§ PROVIDED TEXT
###

- Born: Nancy Regina Heinen
- Education: University of California, Berkeley (PhD), (JD), 1982
- Occupations: Corporate lawyer, corporate executive
- Board member of: VERB; Silicon Valley Social Venture Fund; UC Berkeley Center for Law, Business and the Economy; Embrace; Northern California Innocence Project; Illuminate Ventures; Duarte;
- Spouse: Dennis DeBroeck

= Nancy R. Heinen =

American lawyer, business executive and philanthropist

Nancy Regina Heinen is an American lawyer, business executive and philanthropist. She is known for being the General Counsel, Senior Vice President, and Secretary of Apple Inc from September 1997 to May 2006. Heinen is currently a member of the board of VERB and the Silicon Valley Social Venture Fund. She also serves on the board of directors and advisory boards for several other companies and philanthropic organizations.

== Early life and education ==
Heinen received a Bachelor of Arts in Psychology and English from the University of California, Berkeley, and a Juris Doctor from University of California, Berkeley School of Law in 1982.

== Career ==

=== Early career ===
Heinen began her career as an associate in several San Francisco Bay area law firms. She then worked in the legal department of Tandem Computers and was later hired by Steve Jobs as the general counsel at NeXT. From 1988 to 1993, Heinen was the Secretary of Hewlett Packard Enterprise. While at NeXT, Heinen helped to prepare the company for its initial public offering, and its eventual acquisition by Apple Computer Inc.

=== Apple Computer Inc (1997–2006) ===
After NeXT was purchased by Apple in March 1996, Heinen stayed with the company as General Counsel and secretary. Heinen later became Senior Vice President, General Counsel and Legal Secretary of Apple Computer Inc. She was also on the board of BSA Software Alliance from 1996 to 2005.

Heinen was one of several Apple executives credited with helping to revive Apple after it experienced a financial decline in the 1990s, along with Fred D. Anderson, Mitch Mandich, Jon Rubinstein, and Avie Tevanian. During this time, Apple began pre-emptively applying for patents to prevent them from being obtained by the company's competition, a tactic Heinen described as "a defensive tool". Heinen left Apple on May 1, 2006, after nine years with the company. Neither Heinen nor Apple commented on her departure other than to confirm it. Shortly after she left, she retained two criminal defense lawyers, and Apple admitted to irregularities in its handling of executive stock option dating.

###

§ LISTED RECORDS
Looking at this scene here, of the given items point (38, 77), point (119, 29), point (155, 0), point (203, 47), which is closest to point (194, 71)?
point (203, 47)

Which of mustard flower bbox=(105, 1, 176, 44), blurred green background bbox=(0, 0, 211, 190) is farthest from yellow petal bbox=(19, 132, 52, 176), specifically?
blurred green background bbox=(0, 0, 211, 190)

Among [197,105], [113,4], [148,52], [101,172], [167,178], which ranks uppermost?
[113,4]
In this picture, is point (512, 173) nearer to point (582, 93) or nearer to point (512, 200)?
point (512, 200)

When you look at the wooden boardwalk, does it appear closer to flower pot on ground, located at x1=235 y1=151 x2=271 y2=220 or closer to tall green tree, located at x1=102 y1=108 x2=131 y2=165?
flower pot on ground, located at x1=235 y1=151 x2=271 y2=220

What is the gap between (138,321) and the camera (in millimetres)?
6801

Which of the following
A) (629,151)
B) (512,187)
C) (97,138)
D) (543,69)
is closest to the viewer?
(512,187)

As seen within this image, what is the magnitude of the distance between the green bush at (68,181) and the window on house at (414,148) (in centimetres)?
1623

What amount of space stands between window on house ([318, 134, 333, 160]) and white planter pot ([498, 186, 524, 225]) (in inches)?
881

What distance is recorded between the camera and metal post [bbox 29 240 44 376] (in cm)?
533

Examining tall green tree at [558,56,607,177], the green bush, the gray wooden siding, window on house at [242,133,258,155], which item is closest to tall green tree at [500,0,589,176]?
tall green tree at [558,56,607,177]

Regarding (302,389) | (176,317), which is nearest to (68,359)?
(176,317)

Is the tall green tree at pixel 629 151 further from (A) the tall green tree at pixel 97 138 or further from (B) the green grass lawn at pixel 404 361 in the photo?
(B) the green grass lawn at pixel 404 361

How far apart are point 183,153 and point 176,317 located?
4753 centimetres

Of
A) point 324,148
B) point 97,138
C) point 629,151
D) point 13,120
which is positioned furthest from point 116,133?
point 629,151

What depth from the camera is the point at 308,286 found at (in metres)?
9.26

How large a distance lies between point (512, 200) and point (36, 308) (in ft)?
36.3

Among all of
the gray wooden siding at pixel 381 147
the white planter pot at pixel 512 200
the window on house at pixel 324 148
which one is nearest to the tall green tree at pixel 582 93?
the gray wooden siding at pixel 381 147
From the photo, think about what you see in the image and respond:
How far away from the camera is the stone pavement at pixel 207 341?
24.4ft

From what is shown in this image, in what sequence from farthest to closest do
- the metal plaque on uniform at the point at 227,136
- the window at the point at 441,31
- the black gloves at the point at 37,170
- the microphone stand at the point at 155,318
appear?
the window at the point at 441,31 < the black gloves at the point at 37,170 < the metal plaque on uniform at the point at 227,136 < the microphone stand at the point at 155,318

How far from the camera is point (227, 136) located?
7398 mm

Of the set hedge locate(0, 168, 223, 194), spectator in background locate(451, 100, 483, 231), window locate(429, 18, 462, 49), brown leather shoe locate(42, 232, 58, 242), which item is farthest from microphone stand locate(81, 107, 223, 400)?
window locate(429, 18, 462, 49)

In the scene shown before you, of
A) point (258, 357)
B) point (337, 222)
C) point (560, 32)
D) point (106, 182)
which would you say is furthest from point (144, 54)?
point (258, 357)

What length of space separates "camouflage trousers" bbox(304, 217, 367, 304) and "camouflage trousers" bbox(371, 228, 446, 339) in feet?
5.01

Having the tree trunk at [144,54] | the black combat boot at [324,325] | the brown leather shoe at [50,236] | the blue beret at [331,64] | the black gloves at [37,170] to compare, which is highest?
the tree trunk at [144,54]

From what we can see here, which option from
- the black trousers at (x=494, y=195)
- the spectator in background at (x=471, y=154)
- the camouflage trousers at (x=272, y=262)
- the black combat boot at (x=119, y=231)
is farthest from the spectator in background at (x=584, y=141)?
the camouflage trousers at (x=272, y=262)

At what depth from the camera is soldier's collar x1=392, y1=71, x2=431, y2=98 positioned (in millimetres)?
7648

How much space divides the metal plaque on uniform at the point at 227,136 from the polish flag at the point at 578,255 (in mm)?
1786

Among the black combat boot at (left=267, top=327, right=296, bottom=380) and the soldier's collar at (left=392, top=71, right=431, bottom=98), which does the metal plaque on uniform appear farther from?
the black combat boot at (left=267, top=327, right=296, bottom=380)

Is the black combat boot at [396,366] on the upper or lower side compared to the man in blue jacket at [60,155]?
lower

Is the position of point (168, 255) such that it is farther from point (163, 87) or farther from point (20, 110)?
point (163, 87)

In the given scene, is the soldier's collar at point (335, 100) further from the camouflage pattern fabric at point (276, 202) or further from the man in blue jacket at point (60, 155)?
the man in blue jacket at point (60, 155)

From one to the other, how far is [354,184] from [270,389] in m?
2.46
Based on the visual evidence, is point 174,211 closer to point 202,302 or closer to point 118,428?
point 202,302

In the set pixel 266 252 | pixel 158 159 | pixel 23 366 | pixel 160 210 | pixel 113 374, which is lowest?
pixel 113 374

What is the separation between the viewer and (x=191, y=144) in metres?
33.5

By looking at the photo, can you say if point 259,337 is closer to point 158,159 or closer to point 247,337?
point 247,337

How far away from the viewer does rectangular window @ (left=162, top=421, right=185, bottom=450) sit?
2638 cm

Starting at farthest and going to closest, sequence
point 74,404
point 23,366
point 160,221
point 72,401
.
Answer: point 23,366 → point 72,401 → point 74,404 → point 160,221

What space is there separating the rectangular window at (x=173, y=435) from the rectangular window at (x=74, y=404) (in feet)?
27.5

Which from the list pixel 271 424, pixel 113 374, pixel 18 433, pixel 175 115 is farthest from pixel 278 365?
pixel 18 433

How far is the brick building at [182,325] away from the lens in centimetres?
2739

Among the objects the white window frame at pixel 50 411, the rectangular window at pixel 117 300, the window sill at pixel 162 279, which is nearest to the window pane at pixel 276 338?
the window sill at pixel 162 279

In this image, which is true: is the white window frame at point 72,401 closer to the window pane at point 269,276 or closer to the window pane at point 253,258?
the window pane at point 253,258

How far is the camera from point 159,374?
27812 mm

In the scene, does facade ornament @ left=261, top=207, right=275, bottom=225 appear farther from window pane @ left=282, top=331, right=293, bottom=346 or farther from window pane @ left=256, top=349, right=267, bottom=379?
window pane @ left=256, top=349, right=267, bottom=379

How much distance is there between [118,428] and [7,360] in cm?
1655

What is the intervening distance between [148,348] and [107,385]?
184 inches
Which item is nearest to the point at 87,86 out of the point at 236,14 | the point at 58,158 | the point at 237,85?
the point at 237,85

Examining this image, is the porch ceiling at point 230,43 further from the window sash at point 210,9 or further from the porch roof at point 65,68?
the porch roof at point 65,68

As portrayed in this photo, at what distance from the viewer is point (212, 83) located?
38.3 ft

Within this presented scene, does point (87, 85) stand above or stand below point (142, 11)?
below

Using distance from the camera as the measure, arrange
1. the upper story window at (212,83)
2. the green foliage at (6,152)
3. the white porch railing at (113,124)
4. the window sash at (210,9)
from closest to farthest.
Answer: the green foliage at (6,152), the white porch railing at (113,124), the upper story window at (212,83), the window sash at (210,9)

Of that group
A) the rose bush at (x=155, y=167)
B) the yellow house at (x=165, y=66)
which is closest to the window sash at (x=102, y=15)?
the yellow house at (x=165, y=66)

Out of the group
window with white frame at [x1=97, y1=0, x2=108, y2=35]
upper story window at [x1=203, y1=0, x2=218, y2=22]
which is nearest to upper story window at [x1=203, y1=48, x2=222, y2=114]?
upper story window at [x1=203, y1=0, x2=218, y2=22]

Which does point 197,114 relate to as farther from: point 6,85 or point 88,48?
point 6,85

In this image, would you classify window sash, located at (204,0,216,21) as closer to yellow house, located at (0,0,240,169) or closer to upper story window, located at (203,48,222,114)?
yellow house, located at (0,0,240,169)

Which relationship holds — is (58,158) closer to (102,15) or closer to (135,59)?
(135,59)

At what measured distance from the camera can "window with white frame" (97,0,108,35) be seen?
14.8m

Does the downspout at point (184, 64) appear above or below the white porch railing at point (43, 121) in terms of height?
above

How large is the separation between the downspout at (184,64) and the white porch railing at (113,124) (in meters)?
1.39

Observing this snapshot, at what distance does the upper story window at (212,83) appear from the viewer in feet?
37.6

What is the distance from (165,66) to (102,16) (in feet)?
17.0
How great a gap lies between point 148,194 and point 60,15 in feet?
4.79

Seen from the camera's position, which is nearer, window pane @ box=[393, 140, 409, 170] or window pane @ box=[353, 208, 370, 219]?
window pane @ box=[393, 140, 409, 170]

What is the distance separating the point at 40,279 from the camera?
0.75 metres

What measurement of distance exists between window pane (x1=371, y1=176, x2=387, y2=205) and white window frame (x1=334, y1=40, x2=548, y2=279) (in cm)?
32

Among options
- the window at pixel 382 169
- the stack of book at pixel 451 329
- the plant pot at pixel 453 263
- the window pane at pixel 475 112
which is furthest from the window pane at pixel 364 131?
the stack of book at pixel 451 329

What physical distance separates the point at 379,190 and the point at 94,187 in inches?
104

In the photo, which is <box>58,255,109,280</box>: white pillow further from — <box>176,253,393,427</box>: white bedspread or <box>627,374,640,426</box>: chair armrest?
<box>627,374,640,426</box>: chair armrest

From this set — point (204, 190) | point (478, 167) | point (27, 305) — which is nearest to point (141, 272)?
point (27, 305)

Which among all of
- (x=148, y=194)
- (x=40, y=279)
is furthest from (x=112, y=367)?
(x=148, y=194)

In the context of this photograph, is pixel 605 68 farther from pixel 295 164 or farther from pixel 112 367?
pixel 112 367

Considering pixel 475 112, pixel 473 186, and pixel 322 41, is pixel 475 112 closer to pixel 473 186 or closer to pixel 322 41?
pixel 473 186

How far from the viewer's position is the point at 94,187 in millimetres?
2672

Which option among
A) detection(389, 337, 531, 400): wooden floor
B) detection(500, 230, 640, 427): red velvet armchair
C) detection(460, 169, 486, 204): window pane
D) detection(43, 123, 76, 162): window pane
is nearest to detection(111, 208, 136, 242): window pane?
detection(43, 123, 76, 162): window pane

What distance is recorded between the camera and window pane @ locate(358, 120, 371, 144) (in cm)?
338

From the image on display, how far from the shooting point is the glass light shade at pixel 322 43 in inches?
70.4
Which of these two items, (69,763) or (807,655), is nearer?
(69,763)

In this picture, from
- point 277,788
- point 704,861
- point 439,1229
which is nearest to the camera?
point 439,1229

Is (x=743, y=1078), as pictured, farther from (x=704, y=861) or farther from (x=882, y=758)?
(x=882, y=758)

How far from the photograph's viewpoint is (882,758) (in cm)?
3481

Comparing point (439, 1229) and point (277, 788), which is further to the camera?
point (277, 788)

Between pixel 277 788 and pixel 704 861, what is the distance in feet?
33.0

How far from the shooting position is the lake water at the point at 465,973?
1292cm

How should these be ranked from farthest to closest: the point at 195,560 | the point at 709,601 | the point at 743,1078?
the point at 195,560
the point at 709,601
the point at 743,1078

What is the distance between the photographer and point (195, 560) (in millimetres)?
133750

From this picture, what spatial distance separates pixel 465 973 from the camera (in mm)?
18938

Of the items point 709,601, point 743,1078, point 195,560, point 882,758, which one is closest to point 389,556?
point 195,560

###

§ TASKS TO CARRY OUT
#1 Summarize the Nancy R. Heinen article in two sentences.
#2 Rewrite the Nancy R. Heinen article from "Nancy Regina Heinen is" to "Law in 1982.", replacing "philanthropic organizations" with "charitable organizations".
The lines that come after the Nancy R. Heinen article are not needed for anything here.

§ RESPONSES TO THE TASKS
#1 Nancy Regina Heinen is an American lawyer, business executive and philanthropist who was General Counsel, Senior Vice President, and Secretary of Apple Inc from September 1997 to May 2006, after earlier work at Tandem Computers and as general counsel at NeXT. She was one of several executives credited with helping to revive Apple after its financial decline in the 1990s, left the company on May 1, 2006, and currently sits on the board of VERB and the Silicon Valley Social Venture Fund.

#2
Nancy Regina Heinen is an American lawyer, business executive and philanthropist. She is known for being the General Counsel, Senior Vice President, and Secretary of Apple Inc from September 1997 to May 2006. Heinen is currently a member of the board of VERB and the Silicon Valley Social Venture Fund. She also serves on the board of directors and advisory boards for several other companies and charitable organizations.

== Early life and education ==
Heinen received a Bachelor of Arts in Psychology and English from the University of California, Berkeley, and a Juris Doctor from University of California, Berkeley School of Law in 1982.